WHAT IS EXPECTED: Can you extract every line of the listing below word for word, omitting the pictures?

DATA FOR THE TASK:
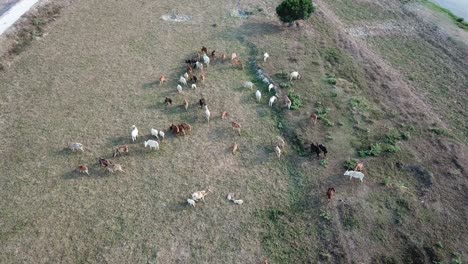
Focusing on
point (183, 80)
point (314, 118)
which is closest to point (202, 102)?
point (183, 80)

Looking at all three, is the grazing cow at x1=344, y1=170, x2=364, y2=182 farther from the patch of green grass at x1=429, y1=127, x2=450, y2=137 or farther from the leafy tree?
the leafy tree

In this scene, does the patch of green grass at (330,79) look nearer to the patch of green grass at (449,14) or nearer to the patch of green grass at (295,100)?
the patch of green grass at (295,100)

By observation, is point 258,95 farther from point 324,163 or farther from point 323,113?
point 324,163

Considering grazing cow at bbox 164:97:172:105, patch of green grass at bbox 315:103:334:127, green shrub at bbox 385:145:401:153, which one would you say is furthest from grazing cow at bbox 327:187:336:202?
grazing cow at bbox 164:97:172:105

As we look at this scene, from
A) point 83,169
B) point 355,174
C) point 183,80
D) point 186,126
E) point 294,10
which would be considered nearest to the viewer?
point 83,169

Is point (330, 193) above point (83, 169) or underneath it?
above

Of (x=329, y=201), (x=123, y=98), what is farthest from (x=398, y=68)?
(x=123, y=98)

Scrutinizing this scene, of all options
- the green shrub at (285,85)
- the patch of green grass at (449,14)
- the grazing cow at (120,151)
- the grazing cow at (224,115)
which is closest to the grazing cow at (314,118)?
the green shrub at (285,85)

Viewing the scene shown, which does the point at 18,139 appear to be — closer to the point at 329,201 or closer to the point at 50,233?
the point at 50,233
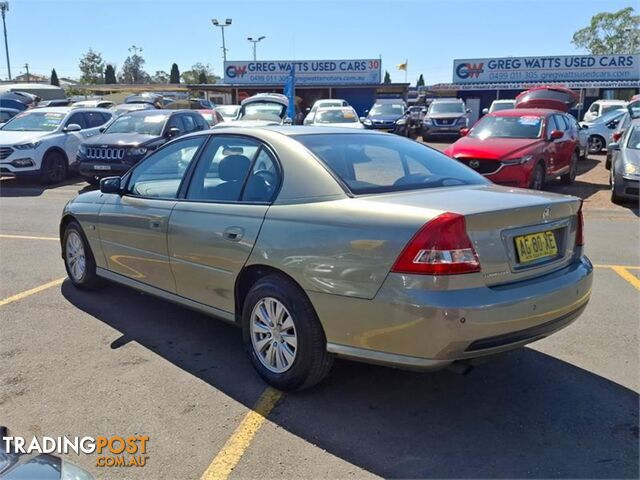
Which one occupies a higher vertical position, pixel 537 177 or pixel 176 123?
pixel 176 123

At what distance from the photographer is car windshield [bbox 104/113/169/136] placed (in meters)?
12.6

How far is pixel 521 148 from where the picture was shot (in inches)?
409

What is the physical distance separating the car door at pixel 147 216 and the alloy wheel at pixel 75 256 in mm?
546

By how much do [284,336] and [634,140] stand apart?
997 centimetres

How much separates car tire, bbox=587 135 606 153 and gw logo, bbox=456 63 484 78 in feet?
69.8

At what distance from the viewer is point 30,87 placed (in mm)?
38781

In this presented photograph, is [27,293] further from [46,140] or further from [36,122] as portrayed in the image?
[36,122]

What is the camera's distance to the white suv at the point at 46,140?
12.8 metres

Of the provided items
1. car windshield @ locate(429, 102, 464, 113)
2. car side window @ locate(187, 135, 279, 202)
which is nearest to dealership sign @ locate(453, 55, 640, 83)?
car windshield @ locate(429, 102, 464, 113)

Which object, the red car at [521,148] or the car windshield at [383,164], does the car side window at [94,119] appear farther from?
the car windshield at [383,164]

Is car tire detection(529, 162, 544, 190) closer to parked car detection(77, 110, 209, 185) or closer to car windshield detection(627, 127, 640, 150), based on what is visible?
car windshield detection(627, 127, 640, 150)

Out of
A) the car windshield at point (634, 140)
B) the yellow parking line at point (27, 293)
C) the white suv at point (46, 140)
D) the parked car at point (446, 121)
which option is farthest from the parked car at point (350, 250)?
the parked car at point (446, 121)

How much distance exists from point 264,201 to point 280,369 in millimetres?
1061

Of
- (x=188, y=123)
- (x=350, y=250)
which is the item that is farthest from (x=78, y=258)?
(x=188, y=123)
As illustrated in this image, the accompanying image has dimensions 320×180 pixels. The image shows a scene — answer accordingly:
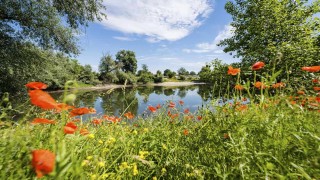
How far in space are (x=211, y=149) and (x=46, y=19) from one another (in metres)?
10.4

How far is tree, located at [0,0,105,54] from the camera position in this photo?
912 centimetres

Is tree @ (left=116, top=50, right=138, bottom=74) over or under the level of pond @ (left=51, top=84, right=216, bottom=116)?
over

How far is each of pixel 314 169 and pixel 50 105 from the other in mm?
1458

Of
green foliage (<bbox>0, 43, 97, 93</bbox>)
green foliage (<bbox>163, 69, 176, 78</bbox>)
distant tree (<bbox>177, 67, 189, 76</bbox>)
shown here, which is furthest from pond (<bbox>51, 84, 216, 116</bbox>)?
distant tree (<bbox>177, 67, 189, 76</bbox>)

RESULT FOR THIS EXERCISE:
Focusing on
point (183, 80)
point (314, 118)
which is closest to point (202, 102)?
point (183, 80)

Looking at all three, is the grazing cow at x1=344, y1=170, x2=364, y2=182 farther from the patch of green grass at x1=429, y1=127, x2=450, y2=137 or farther from the leafy tree?
the leafy tree

In this scene, does the patch of green grass at (330,79) look nearer to the patch of green grass at (449,14) or nearer to the patch of green grass at (295,100)?
the patch of green grass at (295,100)

By observation, is point 258,95 farther from point 324,163 or farther from point 323,113?
point 324,163

Considering grazing cow at bbox 164:97:172:105, patch of green grass at bbox 315:103:334:127, green shrub at bbox 385:145:401:153, which one would you say is furthest from grazing cow at bbox 327:187:336:202?
grazing cow at bbox 164:97:172:105

As we look at this scene, from
A) point 83,169
B) point 355,174
C) point 183,80
D) point 186,126
E) point 294,10
which would be considered nearest to the viewer?
point 83,169

Is point (330, 193) above point (83, 169) or underneath it?
above

Of (x=329, y=201), (x=123, y=98), what is farthest from (x=398, y=68)?
(x=123, y=98)

Scrutinizing this scene, of all options
- the green shrub at (285,85)
- the patch of green grass at (449,14)
- the grazing cow at (120,151)
- the grazing cow at (224,115)
which is closest to the grazing cow at (314,118)?
the green shrub at (285,85)

Viewing the scene shown, which does the point at 18,139 appear to be — closer to the point at 329,201 or closer to the point at 50,233?
the point at 50,233
Which one occupies a higher vertical position, pixel 537 177 or pixel 176 123?
pixel 176 123

At what distance from the photographer is car windshield [bbox 104/113/169/136] placed (in meters)?
12.6

How far is pixel 521 148 from where the picture was shot (in inches)?
409

What is the physical distance separating the car door at pixel 147 216 and the alloy wheel at pixel 75 256 in mm?
546

By how much do [284,336] and [634,140] stand apart?
997 centimetres

How much separates car tire, bbox=587 135 606 153 and gw logo, bbox=456 63 484 78 in feet?
69.8

At what distance from the viewer is point 30,87 placed (in mm)?
38781

In this presented photograph, is [27,293] further from [46,140] or further from [36,122] as portrayed in the image?
[36,122]

What is the camera's distance to the white suv at the point at 46,140?
12.8 metres

Of the provided items
1. car windshield @ locate(429, 102, 464, 113)
2. car side window @ locate(187, 135, 279, 202)
which is nearest to dealership sign @ locate(453, 55, 640, 83)?
car windshield @ locate(429, 102, 464, 113)

Which object, the red car at [521,148] or the car windshield at [383,164], does the car side window at [94,119] appear farther from?
the car windshield at [383,164]

Is car tire detection(529, 162, 544, 190) closer to parked car detection(77, 110, 209, 185) or closer to car windshield detection(627, 127, 640, 150), based on what is visible?
car windshield detection(627, 127, 640, 150)

Out of
A) the car windshield at point (634, 140)
B) the yellow parking line at point (27, 293)
C) the white suv at point (46, 140)
D) the parked car at point (446, 121)
which option is farthest from the parked car at point (350, 250)?
the parked car at point (446, 121)

How much distance exists from point 264,201 to point 280,369 in millimetres?
1061

Of
- (x=188, y=123)
- (x=350, y=250)
which is the item that is farthest from (x=78, y=258)?
(x=188, y=123)
As illustrated in this image, the accompanying image has dimensions 320×180 pixels. The image shows a scene — answer accordingly:
How far in space are (x=211, y=149) and (x=46, y=19) from one another (in metres)?
10.4

How far is tree, located at [0,0,105,54] from the camera position in this photo?
912 centimetres

Is tree @ (left=116, top=50, right=138, bottom=74) over or under the level of pond @ (left=51, top=84, right=216, bottom=116)?
over

How far is each of pixel 314 169 and pixel 50 105 from the other in mm?
1458

Of
green foliage (<bbox>0, 43, 97, 93</bbox>)
green foliage (<bbox>163, 69, 176, 78</bbox>)
distant tree (<bbox>177, 67, 189, 76</bbox>)
shown here, which is furthest from pond (<bbox>51, 84, 216, 116</bbox>)?
distant tree (<bbox>177, 67, 189, 76</bbox>)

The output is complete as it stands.